EXTRACTED INFORMATION
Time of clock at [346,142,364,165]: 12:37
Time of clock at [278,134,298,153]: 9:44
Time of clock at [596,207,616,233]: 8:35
==
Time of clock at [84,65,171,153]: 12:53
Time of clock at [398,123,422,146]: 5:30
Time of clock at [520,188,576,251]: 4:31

THE REQUEST
Copy out everything in the data from the line containing "Time of clock at [84,65,171,153]: 12:53" down to the line containing "Time of clock at [520,188,576,251]: 4:31", reproducing each line verbatim.

RESPONSE BELOW
Time of clock at [84,65,171,153]: 12:53
Time of clock at [398,123,422,146]: 5:30
Time of clock at [520,188,576,251]: 4:31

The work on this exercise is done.